Why college campuses?

Because campuses are full of real life interaction. Football games. Fraternity parties. Campus events. Conferences. Social mixers.

Thousands of students physically in the same spaces, yet still defaulting to apps when they go home.

Our ambassador program is focused on bringing Hooked directly into those environments. Partnering with student leaders. Activating events. Turning existing social spaces into opportunities for real connection.

Not replacing dating apps.

Not shaming them.

But shifting the center of gravity back to real life.

When students know who else is single at the same event, something changes. The fear of approaching drops. Conversations start faster. Energy feels different.

Technology becomes a catalyst, not a container.

A Cultural Reset

This isn’t an argument to delete every dating app on your phone.

It’s an argument to rethink what we’re optimizing for.

If the goal is engagement time, endless scrolling works.

If the goal is relationships, the metric should be different.

Did people meet?

Did they step away from their screens?

Did they actually talk?

Roi and I didn’t start Hooked because we believed romance was dying.

We started it because we believed the opposite.

We believed singles want to meet.

They just need clarity.

And sometimes, clarity is the difference between staying in your corner and walking across the room.

This Valentine’s Day, maybe the boldest move isn’t downloading another app.

Maybe it’s looking up.

Because no one falls in love with a profile.
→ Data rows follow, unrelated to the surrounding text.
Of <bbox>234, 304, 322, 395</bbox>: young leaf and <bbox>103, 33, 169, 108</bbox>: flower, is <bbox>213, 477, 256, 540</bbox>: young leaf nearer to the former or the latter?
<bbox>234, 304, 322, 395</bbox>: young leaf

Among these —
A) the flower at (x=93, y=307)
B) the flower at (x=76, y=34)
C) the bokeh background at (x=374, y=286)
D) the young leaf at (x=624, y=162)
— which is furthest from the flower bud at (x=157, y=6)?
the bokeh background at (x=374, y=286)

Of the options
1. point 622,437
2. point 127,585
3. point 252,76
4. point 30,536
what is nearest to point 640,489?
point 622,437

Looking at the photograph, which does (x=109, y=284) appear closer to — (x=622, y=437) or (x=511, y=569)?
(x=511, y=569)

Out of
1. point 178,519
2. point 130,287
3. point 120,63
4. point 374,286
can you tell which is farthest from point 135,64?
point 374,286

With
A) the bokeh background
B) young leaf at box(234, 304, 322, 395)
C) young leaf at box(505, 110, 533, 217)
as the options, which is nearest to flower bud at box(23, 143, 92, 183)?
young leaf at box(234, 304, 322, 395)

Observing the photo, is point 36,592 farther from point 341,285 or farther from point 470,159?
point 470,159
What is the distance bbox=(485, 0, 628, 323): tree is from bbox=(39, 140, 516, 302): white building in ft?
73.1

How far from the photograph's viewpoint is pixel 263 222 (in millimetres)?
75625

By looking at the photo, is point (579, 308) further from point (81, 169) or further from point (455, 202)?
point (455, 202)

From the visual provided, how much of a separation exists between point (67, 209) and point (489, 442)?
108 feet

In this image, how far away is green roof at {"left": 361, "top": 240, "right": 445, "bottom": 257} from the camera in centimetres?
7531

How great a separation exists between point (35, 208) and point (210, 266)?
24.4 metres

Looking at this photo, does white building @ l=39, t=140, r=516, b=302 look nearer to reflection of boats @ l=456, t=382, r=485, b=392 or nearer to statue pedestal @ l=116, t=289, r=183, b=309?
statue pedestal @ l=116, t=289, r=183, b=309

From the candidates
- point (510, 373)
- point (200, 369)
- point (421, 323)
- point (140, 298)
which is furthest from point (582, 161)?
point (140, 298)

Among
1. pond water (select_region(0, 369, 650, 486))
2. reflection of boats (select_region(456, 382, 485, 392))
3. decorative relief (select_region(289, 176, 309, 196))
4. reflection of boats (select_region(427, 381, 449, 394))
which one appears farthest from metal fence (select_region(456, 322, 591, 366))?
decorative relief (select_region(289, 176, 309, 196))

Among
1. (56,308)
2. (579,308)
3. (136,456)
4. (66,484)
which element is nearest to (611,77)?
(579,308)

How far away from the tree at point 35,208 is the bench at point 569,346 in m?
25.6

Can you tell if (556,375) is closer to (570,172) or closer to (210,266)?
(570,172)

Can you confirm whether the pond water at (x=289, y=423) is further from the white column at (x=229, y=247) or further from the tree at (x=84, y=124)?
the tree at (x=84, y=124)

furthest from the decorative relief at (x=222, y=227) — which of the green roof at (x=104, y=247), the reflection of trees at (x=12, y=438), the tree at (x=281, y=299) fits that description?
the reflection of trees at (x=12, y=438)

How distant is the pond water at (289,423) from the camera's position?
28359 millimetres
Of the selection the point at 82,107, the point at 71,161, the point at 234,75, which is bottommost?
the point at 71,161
They fall in love with a person standing right in front of them.

Noa Barazani is Co Founder of Hooked, a live social app designed to help singles meet in real life at events. She holds a BBA in Finance from The University of Texas at Austin and previously served as Head of Strategic Finance Israel at Pagaya. She is also the founder of Olim in TLV.

She founded Hooked alongside her co founder, Roi, after countless conversations about being single and attending weddings, conferences, and social events without knowing who else in the room was actually single. Together, they set out to redesign how singles meet, building a platform that removes uncertainty and fear of rejection while shifting the focus back to real life interaction instead of endless swiping.